A garrafa de vinho do Zé obviamente que não sobreviveu ao regresso de Badajoz do próprio.
O cachimbo do Inspector havia sido utilizado para a recolha de “cerveja” para o Zé, pelo que ainda apresentava alguns vestígios de líquido no momento da sua entrega, não tendo passado pelo crivo bacteriológico do Chefe.
E o meu vaso, perguntam?
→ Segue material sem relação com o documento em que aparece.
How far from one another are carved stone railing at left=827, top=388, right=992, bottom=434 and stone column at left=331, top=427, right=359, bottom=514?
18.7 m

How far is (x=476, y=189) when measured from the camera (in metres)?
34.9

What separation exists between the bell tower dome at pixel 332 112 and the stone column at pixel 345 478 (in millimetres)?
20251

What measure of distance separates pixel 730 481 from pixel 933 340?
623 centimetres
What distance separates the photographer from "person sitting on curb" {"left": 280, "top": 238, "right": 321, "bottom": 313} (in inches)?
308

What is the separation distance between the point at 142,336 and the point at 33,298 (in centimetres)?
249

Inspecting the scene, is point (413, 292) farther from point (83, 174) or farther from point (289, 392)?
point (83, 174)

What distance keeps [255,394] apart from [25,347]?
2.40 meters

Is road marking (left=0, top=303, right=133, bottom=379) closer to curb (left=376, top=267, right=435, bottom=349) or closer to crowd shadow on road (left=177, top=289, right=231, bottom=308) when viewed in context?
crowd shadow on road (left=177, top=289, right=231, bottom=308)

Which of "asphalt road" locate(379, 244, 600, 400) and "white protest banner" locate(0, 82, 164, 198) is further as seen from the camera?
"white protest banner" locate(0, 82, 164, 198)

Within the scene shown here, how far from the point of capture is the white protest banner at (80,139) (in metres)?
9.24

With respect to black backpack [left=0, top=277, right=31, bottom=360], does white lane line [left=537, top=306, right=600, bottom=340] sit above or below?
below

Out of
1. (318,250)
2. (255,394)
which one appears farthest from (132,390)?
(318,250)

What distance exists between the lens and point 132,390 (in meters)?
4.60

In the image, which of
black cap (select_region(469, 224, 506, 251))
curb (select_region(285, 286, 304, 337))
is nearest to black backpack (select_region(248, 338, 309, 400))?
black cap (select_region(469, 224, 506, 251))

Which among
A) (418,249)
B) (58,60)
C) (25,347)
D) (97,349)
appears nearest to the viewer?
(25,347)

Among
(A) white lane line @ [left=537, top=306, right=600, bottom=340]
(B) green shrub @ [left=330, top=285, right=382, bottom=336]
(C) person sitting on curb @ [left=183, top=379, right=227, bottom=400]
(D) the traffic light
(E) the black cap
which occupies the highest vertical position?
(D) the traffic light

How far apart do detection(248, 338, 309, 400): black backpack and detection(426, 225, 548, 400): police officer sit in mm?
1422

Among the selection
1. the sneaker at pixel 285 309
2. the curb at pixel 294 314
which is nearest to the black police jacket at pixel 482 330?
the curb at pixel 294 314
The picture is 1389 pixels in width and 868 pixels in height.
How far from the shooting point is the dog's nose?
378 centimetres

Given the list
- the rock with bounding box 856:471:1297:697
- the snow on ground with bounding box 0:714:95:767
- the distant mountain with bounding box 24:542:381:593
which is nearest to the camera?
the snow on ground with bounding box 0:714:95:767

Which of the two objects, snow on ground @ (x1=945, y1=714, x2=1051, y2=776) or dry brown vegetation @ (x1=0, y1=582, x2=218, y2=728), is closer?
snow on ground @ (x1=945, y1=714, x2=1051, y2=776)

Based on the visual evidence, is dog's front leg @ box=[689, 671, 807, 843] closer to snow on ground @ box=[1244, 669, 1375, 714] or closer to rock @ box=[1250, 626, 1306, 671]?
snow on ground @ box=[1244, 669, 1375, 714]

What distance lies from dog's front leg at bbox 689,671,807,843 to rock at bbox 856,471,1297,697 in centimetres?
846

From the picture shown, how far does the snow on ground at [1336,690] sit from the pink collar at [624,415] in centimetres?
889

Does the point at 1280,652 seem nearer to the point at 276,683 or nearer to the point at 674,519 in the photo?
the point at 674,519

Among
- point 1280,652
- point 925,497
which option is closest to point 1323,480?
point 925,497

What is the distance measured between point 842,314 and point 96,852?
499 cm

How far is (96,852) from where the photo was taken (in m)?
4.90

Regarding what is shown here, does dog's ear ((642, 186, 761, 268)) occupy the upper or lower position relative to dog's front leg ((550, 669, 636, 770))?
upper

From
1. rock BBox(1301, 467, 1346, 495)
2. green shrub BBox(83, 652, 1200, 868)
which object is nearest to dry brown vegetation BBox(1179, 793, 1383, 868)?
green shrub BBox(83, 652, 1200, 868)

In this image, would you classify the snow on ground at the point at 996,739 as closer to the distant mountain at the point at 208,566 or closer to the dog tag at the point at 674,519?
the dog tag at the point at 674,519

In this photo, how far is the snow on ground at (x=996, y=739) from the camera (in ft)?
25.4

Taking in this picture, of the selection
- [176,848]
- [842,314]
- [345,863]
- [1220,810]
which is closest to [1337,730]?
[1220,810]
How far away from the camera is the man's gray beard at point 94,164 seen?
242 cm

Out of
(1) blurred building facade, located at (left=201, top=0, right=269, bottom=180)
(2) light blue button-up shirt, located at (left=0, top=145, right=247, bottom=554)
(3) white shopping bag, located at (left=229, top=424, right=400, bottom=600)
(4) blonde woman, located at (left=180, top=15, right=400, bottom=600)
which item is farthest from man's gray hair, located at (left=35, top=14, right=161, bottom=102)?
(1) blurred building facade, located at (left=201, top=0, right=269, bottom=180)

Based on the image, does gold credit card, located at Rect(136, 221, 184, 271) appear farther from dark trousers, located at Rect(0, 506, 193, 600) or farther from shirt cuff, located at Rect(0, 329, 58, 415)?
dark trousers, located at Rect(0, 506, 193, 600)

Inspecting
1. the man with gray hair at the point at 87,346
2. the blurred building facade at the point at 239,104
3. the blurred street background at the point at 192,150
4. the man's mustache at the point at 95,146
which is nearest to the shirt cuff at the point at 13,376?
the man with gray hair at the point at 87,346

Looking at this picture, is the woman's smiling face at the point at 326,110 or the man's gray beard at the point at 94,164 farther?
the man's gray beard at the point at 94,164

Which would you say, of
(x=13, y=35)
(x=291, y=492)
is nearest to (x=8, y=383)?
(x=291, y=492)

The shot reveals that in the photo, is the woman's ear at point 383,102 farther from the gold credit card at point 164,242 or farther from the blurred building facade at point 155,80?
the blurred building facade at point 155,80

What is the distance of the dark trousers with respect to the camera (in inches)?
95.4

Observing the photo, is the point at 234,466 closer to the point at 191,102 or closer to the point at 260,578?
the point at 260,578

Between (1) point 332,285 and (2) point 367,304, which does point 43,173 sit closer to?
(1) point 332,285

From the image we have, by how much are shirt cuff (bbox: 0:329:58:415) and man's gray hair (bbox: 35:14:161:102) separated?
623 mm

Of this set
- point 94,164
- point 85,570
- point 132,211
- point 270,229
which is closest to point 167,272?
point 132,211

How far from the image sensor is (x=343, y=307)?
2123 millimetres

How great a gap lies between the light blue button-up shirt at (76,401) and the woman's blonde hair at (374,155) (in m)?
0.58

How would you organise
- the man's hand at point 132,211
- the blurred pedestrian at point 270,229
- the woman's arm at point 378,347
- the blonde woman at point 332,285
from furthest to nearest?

O meu vaso partiu-se no momento em que dei com o mesmo na cabeça do Inspector em Badajoz, após ter descoberto que a pequena Viralata, perdão, Viriata, estava em Belém (Olissoponensis Portugalis) e não em Badajoz.

4 comentários:

Bottled (em português, Botelho) disse...

Senhor Marquês,

Os meus parabéns.

Isto vai calar todos aqueles que afirmam que nós não sabemos contar histórias de Natal aqui no blog!

E, já agora, além de subsidiarem o telemóvel do outro Zé, não haveria aí uma hipótese de, tendo em atenção que eu também tenho um vício algo dispendioso...

Hic Hic Hurra

Inspector Serôdio, José Serôdio disse...

Nobilíssimo Marquês,

Está agora explicada a Vossa prolongada ausência bloguística: andava em profundo e rebuscado processo criativo.

Só esperemos que tão eloquente e extenso conto não lhe tenha esgotado a veia postística.

Bottled (em português, Botelho) disse...

Ao que eu acrescentaria:

Nem o muco!!!!

Hic Hic Hurra

ENGº. Viriato disse...

Marquês da minha ialma,
Bravo! Fartei-me de rir. Quando queres és levado da breca e consegues meter o blog a girar mais rápido que o costume. Bom inicio de 2007, pá. Continua!